How’s this for a switch? Hallmark’s new Western series, WHEN CALLS THE
HEART, (read my March 25 article here: http://henryswesternroundup.blogspot.com/2013/03/hallmark-greenlights-when-calls-heart.html)
based on the
best-selling CANADIAN WEST book series by Janette Oke, set in 1910, involves the romance between a
school-teacher and a Royal Canadian Mountie, and will be shot not in Canada,
but in and around Telluride, Colorado. Colorado Governor Hickenlooper and Hallmark
President Bill Abbott made the joint announcement, noting that it’s the first
TV series shot in the area since FATHER DOWLING MYSTERIES in 1991!
The series will have a extended pilot premiere on
October 5th, with three-time Emmy winner Jean Smart, and Lori Loughlin,
the series proper beginning in January 2014, starring Erin Krakow (“Army Wives”

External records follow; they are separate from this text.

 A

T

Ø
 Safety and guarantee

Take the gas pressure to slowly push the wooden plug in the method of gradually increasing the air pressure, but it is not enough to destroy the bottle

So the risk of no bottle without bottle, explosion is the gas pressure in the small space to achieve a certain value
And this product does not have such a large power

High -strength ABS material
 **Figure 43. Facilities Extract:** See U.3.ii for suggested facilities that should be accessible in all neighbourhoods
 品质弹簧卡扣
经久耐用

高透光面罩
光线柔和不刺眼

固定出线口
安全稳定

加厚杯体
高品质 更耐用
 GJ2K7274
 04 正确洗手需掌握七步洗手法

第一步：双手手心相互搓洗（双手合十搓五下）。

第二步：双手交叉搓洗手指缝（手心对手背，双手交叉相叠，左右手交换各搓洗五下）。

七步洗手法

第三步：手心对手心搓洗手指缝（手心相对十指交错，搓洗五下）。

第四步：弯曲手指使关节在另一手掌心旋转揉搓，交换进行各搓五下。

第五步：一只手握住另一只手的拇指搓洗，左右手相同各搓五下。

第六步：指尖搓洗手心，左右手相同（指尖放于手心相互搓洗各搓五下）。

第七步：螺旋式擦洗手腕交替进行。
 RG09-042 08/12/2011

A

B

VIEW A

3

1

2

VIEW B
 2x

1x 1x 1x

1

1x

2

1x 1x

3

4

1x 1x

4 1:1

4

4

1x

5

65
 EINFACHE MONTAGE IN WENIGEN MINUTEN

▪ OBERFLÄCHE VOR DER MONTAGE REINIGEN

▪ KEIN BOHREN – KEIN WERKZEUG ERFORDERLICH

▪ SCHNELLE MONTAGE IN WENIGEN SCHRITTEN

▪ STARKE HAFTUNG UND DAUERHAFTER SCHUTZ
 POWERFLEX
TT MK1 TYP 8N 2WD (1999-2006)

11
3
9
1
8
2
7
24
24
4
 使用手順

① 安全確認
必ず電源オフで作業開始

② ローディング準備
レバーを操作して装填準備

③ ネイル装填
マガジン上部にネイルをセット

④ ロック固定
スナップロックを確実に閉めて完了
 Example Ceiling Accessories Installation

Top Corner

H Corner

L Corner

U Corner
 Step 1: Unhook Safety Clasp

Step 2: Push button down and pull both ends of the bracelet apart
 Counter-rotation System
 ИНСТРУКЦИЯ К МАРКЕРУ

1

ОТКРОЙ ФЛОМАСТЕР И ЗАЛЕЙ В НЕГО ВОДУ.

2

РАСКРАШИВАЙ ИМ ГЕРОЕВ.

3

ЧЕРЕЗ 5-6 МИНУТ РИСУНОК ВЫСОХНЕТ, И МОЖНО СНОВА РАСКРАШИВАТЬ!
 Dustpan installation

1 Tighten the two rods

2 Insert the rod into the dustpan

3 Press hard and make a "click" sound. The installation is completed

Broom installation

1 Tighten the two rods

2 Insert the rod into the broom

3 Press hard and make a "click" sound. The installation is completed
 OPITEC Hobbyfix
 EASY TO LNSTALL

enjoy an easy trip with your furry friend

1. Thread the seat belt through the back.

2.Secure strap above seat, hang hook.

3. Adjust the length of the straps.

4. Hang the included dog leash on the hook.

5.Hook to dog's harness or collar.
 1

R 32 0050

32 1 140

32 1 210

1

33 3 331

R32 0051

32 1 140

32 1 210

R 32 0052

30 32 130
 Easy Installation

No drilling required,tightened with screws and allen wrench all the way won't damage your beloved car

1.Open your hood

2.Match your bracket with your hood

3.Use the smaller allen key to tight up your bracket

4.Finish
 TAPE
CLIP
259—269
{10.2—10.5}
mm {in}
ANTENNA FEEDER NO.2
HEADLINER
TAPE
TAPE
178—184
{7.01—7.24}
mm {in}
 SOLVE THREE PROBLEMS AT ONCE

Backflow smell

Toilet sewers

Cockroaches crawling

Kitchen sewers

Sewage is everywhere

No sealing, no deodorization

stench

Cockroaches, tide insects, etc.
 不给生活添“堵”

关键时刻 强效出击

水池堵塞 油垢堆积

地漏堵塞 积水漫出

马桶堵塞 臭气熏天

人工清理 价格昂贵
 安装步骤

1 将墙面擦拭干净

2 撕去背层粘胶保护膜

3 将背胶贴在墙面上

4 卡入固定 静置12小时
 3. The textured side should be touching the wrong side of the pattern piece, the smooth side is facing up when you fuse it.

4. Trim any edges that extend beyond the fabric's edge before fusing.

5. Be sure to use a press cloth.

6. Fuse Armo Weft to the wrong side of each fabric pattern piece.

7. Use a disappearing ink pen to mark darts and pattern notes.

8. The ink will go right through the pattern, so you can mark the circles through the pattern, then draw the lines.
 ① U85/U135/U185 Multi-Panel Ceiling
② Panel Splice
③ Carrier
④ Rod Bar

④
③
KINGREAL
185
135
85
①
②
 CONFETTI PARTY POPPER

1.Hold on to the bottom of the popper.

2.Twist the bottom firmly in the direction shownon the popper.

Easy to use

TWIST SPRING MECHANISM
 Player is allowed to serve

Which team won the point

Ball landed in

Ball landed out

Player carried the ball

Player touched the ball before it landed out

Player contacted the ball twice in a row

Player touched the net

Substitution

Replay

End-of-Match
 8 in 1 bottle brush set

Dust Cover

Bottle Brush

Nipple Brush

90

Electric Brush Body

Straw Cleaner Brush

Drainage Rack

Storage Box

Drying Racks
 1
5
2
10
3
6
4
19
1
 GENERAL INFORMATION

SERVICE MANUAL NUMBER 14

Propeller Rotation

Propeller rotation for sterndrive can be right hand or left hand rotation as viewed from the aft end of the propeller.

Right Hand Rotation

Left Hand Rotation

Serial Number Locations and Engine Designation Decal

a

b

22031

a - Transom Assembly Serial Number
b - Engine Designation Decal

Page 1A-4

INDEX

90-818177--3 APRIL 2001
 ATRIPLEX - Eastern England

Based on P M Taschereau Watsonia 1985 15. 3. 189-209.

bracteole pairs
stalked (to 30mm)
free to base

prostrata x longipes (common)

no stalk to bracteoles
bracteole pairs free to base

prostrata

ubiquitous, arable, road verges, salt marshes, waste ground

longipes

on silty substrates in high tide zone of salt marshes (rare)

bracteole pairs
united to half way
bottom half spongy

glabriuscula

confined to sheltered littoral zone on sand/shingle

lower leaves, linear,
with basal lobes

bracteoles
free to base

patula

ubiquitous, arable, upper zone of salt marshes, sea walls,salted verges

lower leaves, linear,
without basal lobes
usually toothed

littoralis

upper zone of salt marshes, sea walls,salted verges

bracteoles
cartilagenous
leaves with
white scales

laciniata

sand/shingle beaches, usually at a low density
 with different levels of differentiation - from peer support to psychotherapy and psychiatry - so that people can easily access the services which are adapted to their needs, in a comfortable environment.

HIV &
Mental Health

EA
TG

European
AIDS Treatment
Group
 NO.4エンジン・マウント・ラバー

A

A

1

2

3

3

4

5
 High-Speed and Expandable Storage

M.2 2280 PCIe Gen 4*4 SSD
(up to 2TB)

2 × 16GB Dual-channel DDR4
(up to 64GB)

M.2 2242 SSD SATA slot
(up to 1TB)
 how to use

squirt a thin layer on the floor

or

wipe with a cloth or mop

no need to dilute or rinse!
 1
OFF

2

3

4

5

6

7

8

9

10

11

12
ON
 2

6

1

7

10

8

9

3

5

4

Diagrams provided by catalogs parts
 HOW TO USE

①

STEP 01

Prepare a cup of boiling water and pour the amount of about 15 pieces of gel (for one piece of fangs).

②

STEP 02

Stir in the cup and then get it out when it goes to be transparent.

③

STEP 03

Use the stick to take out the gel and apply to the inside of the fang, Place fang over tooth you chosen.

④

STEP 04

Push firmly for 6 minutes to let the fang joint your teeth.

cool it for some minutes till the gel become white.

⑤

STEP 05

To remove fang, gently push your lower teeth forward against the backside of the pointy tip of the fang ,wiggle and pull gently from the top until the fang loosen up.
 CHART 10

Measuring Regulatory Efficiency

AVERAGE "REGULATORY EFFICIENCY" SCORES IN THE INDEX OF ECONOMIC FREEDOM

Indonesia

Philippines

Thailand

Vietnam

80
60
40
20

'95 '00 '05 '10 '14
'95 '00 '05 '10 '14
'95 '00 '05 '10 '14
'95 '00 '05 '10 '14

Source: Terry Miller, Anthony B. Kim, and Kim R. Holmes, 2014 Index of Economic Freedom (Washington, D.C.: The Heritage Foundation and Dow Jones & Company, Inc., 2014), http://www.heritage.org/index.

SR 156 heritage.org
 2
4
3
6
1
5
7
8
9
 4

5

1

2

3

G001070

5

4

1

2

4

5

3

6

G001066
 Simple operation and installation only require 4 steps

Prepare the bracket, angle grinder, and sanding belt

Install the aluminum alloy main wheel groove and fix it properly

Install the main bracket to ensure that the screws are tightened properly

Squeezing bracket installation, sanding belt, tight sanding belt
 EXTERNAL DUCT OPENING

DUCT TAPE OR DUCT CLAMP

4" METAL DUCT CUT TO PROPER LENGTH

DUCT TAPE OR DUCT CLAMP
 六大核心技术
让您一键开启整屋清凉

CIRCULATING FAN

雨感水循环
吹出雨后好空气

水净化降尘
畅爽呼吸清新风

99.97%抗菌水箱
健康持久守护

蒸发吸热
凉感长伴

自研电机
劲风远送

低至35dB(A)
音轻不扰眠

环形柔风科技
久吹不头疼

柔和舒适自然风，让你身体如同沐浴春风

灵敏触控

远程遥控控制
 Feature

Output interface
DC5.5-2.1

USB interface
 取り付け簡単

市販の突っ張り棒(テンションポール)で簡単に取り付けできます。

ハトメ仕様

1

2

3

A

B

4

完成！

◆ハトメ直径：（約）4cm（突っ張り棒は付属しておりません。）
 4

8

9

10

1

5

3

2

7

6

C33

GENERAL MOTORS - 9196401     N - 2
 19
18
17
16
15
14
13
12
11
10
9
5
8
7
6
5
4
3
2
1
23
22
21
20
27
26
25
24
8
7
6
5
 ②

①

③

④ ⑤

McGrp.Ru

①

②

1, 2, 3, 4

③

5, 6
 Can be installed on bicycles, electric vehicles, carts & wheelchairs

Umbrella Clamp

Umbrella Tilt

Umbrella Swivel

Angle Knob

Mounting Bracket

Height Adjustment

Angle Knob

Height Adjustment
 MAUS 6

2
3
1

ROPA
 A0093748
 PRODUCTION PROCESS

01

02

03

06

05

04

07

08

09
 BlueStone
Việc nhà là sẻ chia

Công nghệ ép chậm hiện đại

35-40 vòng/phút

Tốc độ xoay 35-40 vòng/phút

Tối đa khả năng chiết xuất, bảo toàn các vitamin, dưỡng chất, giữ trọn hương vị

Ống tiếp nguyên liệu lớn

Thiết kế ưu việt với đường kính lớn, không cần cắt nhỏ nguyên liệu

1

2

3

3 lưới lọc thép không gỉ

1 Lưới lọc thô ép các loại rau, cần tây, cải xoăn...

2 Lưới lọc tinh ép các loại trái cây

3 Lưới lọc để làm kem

“Castle”) and Daniel Lissing (“Last Resort”) in the romantic leads, and it’s
not yet determined if Smart and Loughlin will be returning.
Based on the best-selling CANADIAN WEST book series by Janette Oke,
set in 1910, it’s the story of
Elizabeth Thatcher, a cultured teacher who, with misgivings, gives up her
comfortable city life to become a teacher in a prairie town on the western
frontier. She’s determined to prove her independence to her doubting
family, and her doubting self. She’s helped in part by drawing
inspiration from a late Aunt’s secret diary. It seems the Aunt had a
similar adventure, and similarly had a romance with a Royal Canadian Mountie.
Author
Janette Oke and the Hallmark Channel have had a long and successful partnership
since 2003, when they first adapted her book LOVE COMES SOFTLY. It’s
led to a dozen titles from the series since then, most or all of them westerns,
many with LOVE’S (ADJECTIVE) (NOUN) titles. The WHEN CALLS THE HEART
movie was written and directed by Michael Landon,
Jr.
I should be back on schedule with the next Round-up on Sunday!